With as much good manners as possible I bring our chat to a quick close, grab you by the collar and make for the door, rudely pushing a few elderly customers and a birthday card display stand aside.

I fail to make the door.

“Whoy dus he spuk lak dat, duddy”? you ask in perfect mimicry of the unfortunate newsagent.

This is not asked in a small discrete whisper. As your mouth is four feet below my ears and you suspect I am a bit deaf the question is asked at full volume.

I turn as we leave and smile an apology at Mr Fish across the silent shop who smiles back with the sad look of someone resigned to this sort of innocent abuse by children.

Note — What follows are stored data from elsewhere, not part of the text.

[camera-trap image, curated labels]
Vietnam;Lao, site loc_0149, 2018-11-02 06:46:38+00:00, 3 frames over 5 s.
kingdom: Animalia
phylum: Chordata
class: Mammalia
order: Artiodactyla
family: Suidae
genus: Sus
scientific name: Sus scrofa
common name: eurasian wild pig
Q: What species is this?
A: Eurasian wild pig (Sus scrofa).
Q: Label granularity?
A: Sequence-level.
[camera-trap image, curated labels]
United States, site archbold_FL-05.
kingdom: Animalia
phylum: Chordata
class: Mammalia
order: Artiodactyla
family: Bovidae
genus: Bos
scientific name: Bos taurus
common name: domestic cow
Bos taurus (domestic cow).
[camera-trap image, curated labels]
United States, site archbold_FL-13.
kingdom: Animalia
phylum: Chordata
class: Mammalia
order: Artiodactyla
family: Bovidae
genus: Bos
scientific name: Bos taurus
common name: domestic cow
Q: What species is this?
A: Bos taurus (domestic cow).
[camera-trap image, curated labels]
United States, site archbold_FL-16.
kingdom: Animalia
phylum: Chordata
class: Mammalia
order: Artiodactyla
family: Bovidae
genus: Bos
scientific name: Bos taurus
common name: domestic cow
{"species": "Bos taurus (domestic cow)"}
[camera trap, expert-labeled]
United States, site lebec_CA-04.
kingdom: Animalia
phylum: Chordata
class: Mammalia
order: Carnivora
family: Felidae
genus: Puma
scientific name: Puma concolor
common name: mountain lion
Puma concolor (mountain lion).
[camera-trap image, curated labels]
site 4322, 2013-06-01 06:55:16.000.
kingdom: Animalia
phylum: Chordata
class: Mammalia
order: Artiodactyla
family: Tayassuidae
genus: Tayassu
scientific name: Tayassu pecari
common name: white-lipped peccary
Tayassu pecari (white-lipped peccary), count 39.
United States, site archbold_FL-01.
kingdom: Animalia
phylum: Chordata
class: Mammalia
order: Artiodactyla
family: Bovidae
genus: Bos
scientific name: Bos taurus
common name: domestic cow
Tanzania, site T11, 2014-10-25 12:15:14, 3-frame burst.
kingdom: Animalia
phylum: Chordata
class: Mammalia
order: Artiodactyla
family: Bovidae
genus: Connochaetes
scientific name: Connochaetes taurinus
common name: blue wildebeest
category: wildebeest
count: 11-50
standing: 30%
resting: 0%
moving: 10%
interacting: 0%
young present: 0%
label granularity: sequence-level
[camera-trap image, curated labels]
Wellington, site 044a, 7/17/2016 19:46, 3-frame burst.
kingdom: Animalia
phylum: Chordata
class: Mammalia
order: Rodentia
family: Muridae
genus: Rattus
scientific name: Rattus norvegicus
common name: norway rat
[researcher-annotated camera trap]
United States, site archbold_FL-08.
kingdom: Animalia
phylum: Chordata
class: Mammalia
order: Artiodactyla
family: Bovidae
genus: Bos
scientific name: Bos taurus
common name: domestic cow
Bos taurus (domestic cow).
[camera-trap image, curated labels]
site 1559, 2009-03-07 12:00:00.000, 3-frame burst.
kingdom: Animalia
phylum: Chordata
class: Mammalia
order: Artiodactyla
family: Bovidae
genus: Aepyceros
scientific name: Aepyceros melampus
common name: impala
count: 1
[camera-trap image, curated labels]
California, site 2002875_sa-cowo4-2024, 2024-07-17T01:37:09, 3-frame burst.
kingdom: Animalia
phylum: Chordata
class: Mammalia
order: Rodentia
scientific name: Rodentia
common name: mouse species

Perils of shopping with children - Part 2

Earlier in your life we visited the bakers shop with strict written instructions from your mother about what we were to buy; a small shopping list reflecting the economic hardships of the time.

I know you were very young as you were attached to me by some sort of harness with a lead, presumably to prevent you running amok on the busy main road.

Reaching the head of the queue I handed the meagre list to the lady behind the glass display counter in the baker’s shop and as I waited was mesmerised by the machine that saws the loaves of bread into slices. That is if you want sliced bread, which happened to be the specification for the bread on the list.
The completed order is bagged and placed on the glass top of the tall display counter. I am waiting to be told how much to pay but notice the lady is staring down at one of the large cakes behind the glass.

“Is she trying to entice me to buy a cake as well as the bread and rolls”? I muse.

If she is she has another think coming, cakes are definitely not on the list.

No, I realise that she is actually trying to draw my attention to the deep grooves that have been ploughed across the pristine iced top of one of the cake on display. I look at the cake, then at you, who has all the fingers of a guilty hand in your mouth which is suspiciously rimmed with what looks like icing debris.

“Ah, I suppose I had better add the cake to the order”, I say to the lady behind the counter and wonder if I will have enough money.

Then, as we discuss in a joshing manner the problems of controlling young mischievous children I look down and watch with mounting horror as your hand again slips behind the glass front of the display counter and vandalises another, even more elaborate iced cake of even larger circumference.

We leave the shop and, watched through the window by the queue of entertained customers, I stagger up the street festooned with bags and towed by a small child in a harness trying desperately to keep her distance from her irate father.

9 comments:

Leatherdykeuk said...

*laughing my socks off*

Thank you so much for that!

Caren Kennedy said...

What goes around comes around, hey?! Your own children will love these stories about you.

Robert said...

I guess 4 year olds have behaved similarly throughout all time!

Mud in the City said...

Hard to resist freshly iced cakes at eye level. Maybe I'll try that in the local bakery next time I'm feeling peckish!

Tawny said...

Somethings never change, I could picture my K doing exactly the same. My mum looks at me a lot with that 'been there done that' look!

Mary T said...

Oh my god, Mr Fish, I remember Mr Fish. Do you think he's dead by now?

Merrily Down the Stream said...

Oh Gawd - that is SO priceless and so YOU!!!
Love ya Girly-girl - we are so gonna get payback with our kids...

Debbie said...

That is so funny! I really enjoyed those tales.

Sparx said...

Now that, that was very very funny... and still laughing (in sympathy) at dog-poo-gate. We've had cat-sick-gate here all week.